**Work to complete**
Return every line in the entries below where the word "site" shows up.

(Data Opens)

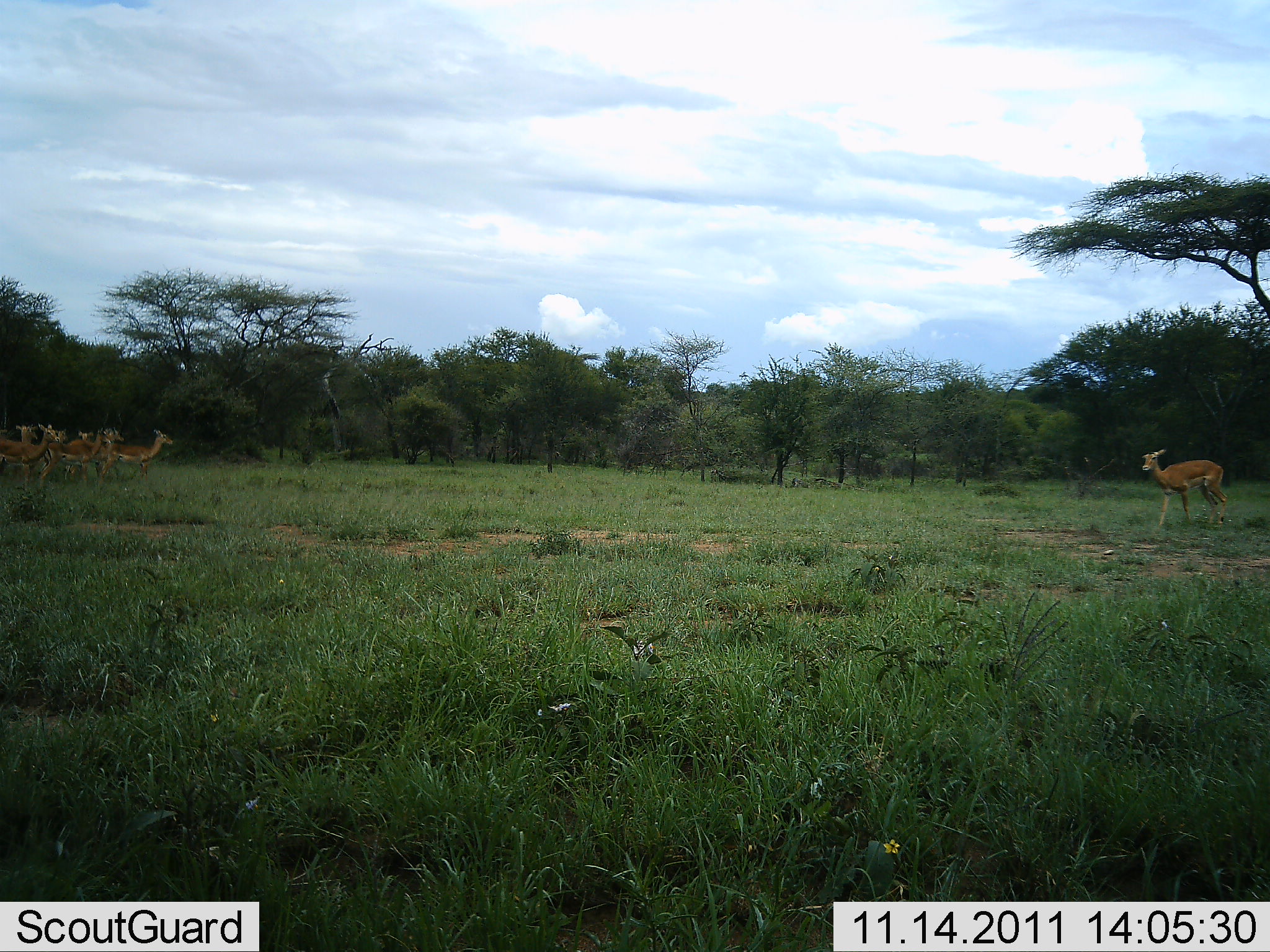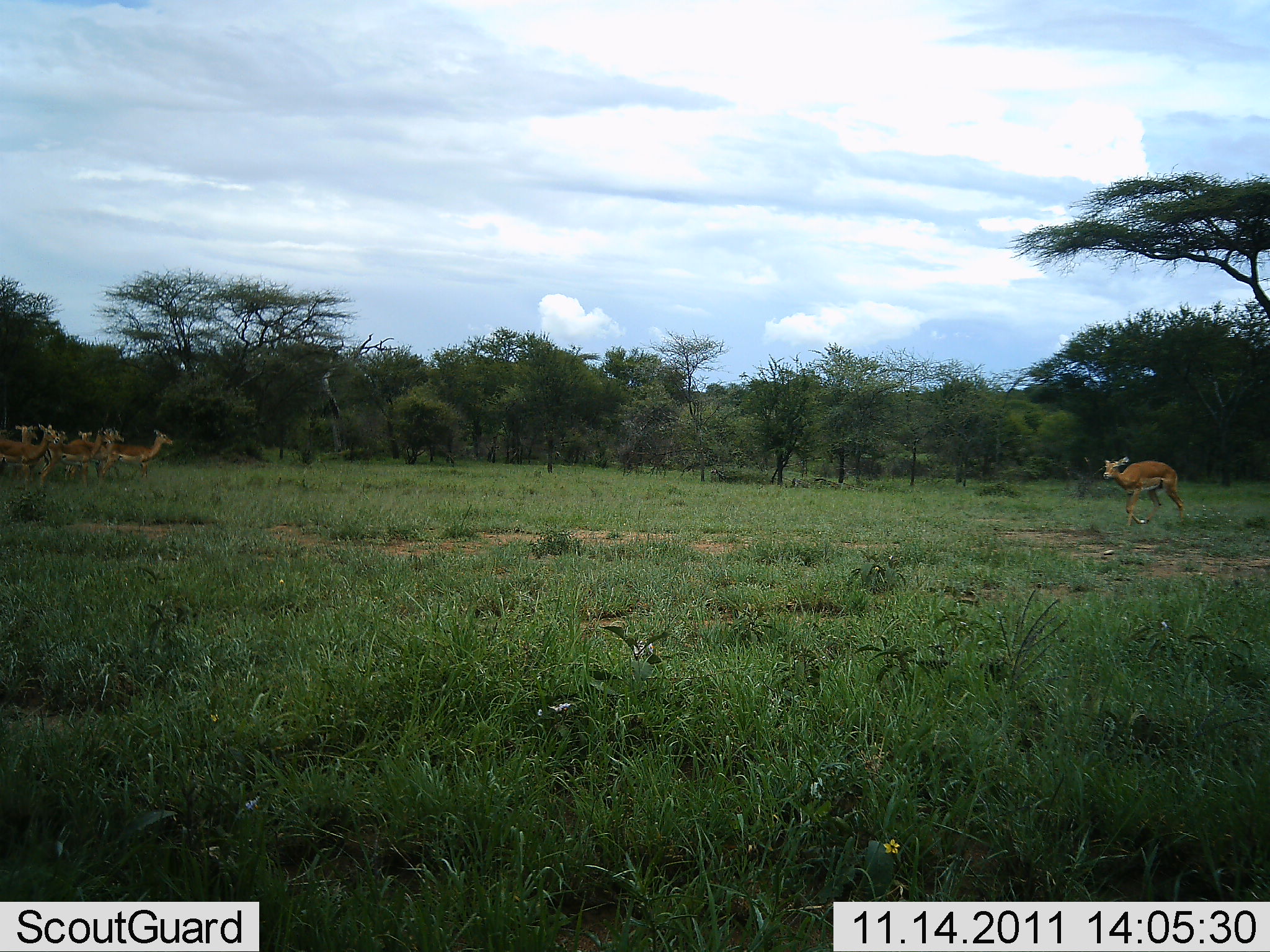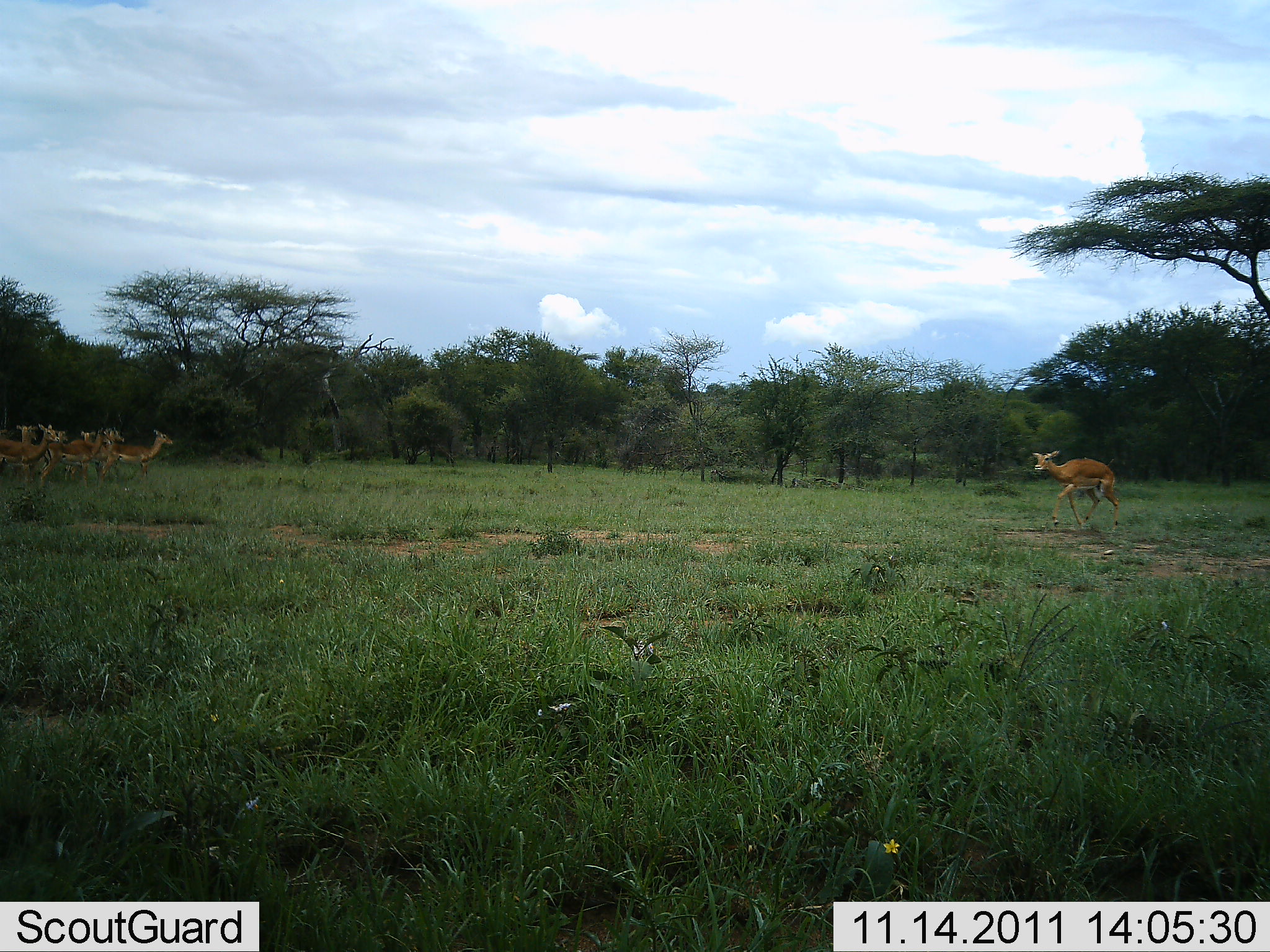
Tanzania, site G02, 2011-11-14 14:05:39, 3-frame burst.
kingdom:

(Data Closes)
(Data Opens)

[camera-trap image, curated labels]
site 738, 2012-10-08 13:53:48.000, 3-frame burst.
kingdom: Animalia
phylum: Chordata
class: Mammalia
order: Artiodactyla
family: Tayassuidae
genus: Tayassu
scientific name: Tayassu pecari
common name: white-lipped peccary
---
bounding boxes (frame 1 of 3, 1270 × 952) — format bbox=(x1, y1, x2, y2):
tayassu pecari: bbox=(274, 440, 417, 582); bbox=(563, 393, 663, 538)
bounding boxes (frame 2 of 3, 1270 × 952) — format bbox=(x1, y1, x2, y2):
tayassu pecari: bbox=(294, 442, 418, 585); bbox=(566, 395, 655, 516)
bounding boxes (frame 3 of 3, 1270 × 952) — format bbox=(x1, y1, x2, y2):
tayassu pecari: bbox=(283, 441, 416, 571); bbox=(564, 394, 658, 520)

(Data Closes)

**Response**
Tanzania, site G02, 2011-11-14 14:05:39, 3-frame burst.
site 738, 2012-10-08 13:53:48.000, 3-frame burst.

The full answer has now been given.